Edward Pérez next provided commentary on which bilateral investment treaties allow for international human rights law to be incorporated as applicable law. He also described instances in which judgments of international courts or international arbitral awards dealing with human rights might also be considered part of the “applicable law” in an investment arbitration. Finally, Mr. Pérez talked about the concept of “conventionality control”, a theory developed by the Inter-American Court of Human Rights that demands that inter-American and domestic judges examine the compatibility of national legislation and practice with the American Convention on Human Rights as interpreted by the Inter-American Court. He then explored the concept’s potential impact on international investment law.

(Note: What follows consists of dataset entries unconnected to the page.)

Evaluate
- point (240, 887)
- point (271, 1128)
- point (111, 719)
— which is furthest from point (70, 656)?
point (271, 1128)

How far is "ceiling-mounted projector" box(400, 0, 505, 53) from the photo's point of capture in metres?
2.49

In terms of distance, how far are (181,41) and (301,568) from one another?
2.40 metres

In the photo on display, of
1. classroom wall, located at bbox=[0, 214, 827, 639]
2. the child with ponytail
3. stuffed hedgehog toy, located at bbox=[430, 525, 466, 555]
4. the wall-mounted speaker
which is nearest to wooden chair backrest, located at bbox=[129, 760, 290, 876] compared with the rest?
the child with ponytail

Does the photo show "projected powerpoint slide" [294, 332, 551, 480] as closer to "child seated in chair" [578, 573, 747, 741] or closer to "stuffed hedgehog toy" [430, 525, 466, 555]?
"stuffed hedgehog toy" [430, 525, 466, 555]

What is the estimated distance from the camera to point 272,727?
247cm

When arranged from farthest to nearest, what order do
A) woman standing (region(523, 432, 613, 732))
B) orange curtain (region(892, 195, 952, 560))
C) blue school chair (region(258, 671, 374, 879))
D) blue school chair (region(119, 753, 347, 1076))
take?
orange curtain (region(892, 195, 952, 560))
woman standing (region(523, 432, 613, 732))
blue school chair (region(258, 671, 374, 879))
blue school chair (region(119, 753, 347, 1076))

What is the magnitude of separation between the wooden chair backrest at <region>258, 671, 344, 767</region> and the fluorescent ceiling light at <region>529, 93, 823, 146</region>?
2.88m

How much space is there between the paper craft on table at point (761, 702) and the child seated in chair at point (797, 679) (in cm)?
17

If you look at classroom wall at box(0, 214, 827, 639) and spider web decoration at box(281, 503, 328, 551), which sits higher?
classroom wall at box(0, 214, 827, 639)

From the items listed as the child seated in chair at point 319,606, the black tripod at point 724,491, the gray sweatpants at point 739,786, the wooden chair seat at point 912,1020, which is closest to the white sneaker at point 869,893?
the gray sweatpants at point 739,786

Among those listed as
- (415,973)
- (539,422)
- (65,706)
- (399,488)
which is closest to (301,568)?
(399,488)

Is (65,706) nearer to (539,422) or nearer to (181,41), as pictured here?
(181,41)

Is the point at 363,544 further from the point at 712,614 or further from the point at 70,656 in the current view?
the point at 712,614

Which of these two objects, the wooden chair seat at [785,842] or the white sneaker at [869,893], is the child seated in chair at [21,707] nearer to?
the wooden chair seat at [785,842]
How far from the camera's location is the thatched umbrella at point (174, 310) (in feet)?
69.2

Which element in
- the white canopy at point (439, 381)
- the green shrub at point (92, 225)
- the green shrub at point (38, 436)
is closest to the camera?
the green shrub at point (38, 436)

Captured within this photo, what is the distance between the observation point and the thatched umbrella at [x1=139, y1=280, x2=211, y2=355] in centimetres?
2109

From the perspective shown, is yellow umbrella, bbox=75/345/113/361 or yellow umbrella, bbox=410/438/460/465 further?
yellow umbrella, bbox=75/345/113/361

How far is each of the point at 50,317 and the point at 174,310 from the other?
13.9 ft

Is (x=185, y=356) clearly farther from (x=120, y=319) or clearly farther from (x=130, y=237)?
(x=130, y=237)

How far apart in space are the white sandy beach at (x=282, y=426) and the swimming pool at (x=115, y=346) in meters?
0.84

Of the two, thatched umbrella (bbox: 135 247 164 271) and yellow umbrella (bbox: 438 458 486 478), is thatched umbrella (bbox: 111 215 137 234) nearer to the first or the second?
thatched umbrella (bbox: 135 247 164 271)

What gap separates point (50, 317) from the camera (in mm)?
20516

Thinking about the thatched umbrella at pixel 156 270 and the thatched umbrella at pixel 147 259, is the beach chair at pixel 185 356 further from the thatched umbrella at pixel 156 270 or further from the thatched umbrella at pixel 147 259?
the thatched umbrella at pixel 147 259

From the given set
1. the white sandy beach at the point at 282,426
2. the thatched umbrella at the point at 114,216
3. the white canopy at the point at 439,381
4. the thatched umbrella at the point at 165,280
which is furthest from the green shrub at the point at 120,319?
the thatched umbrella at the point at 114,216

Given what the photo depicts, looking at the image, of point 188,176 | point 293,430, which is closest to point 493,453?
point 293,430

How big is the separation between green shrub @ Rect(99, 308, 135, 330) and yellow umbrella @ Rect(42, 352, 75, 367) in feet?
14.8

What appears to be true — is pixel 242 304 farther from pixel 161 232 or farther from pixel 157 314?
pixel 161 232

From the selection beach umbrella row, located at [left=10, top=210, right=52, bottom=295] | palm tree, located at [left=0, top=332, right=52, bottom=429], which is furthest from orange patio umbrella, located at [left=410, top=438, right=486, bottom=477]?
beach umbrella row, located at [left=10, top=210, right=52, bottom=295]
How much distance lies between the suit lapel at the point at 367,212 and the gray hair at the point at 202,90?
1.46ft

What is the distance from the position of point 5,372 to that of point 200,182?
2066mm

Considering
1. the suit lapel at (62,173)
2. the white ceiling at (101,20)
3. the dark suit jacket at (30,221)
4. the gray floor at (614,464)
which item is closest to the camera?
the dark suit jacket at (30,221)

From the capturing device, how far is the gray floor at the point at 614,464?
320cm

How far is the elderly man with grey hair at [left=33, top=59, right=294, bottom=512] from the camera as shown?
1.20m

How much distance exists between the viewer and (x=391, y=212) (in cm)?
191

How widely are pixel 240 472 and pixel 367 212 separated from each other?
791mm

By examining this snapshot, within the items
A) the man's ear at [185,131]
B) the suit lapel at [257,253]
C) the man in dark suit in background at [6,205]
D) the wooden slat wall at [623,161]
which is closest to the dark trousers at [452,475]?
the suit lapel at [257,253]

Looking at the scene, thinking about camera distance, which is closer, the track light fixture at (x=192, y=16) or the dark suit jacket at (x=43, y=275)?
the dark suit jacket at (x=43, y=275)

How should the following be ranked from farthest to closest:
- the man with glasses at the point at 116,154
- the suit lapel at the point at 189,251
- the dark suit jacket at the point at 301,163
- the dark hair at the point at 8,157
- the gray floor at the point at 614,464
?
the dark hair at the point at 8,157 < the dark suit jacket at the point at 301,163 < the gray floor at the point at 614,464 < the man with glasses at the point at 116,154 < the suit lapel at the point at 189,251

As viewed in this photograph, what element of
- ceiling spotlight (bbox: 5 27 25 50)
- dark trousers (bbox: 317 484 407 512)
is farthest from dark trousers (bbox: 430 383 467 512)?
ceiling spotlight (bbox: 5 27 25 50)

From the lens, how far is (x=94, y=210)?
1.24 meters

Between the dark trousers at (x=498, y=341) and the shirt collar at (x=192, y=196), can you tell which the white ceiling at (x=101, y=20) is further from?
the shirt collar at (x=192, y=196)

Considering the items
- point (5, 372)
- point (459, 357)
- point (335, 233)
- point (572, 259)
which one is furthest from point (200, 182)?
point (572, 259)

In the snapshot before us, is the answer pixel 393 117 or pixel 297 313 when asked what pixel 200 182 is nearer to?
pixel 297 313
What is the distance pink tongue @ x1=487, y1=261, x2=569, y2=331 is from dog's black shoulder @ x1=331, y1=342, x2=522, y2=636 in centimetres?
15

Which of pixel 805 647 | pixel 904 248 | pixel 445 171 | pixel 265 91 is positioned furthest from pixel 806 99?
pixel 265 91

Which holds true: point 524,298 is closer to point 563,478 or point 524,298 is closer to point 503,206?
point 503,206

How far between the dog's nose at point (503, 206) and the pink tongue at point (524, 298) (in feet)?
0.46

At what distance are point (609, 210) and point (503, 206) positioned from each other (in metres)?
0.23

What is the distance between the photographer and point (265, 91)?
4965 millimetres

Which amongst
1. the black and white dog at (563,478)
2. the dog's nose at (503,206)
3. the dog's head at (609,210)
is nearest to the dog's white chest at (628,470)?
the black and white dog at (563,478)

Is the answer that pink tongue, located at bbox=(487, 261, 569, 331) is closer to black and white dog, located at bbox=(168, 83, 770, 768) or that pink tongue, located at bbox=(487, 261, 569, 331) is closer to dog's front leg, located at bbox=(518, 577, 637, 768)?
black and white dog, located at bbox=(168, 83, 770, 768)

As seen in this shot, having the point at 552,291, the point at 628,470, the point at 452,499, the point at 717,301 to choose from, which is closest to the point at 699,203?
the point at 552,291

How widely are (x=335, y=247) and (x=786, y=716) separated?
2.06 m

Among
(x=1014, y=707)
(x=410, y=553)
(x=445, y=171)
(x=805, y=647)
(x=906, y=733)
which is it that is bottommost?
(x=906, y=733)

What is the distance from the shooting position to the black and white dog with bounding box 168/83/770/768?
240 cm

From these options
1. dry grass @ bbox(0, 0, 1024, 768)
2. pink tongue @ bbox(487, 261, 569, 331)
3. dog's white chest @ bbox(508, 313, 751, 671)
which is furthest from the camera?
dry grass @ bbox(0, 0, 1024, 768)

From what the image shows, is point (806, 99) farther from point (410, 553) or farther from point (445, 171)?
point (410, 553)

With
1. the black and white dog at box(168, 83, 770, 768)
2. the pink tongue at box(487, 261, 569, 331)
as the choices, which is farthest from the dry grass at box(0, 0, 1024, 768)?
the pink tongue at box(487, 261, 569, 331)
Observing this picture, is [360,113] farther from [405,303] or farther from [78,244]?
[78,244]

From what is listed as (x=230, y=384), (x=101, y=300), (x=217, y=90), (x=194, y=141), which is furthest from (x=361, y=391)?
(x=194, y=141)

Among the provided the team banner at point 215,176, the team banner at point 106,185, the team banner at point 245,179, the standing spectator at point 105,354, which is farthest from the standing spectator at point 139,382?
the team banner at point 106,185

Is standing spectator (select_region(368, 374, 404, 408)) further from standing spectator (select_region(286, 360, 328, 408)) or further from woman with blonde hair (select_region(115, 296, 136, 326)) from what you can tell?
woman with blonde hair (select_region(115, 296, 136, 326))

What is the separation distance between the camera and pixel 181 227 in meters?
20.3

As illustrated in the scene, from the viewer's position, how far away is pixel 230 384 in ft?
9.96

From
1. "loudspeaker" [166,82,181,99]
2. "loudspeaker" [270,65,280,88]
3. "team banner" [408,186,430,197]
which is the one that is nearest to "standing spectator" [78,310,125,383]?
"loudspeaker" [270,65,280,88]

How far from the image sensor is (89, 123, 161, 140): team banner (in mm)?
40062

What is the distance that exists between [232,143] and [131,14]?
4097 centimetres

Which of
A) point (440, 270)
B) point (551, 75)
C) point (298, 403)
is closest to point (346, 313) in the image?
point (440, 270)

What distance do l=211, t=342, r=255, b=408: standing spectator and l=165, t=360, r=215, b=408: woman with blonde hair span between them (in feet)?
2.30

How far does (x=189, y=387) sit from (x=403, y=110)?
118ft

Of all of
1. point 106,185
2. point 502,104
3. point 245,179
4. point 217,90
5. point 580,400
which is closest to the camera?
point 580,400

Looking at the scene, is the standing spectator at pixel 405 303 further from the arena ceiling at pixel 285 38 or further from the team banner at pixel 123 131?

Dr. Todd Weiler closed the conference with a keynote speech on the shared roots of International Investment Law and International Human Rights Law. He argued that the sharp divide between these two areas of legal practice should not exist. He regards these areas “as public international law siblings” because they both share the same doctrinal basis and the same historical roots. As an example, he mentioned that both areas address the relationship between the sovereign state and the individual, and that both remind us that the sovereignty of the state is not boundless, which is why it must be exercised in a manner consistent with the general international law principle of good faith and with specific legal norms. He added that we tend characterize these rules as either “international investment law” or “international human rights law,” but, doctrinally speaking, they are founded on the same premises.
Dr. Weiler also examined the historical links between International Investment Law and International Human Rights Law in documents such as the 1902 Treaty of Friendship and General Relations between Spain and the U.S. and the 1951 Friendship, Commerce & Navigation Treaty between Israel and the U.S. After a detailed historical analysis, he concluded with proposals on how international investment arbitration specialists can make use of international human rights law in their practice. He suggested that, for example, an investor’s non-compliance with human rights obligations could affect the relative success of his or her claims. This non-compliance could also affect the case’s admissibility, among other issues that could arise.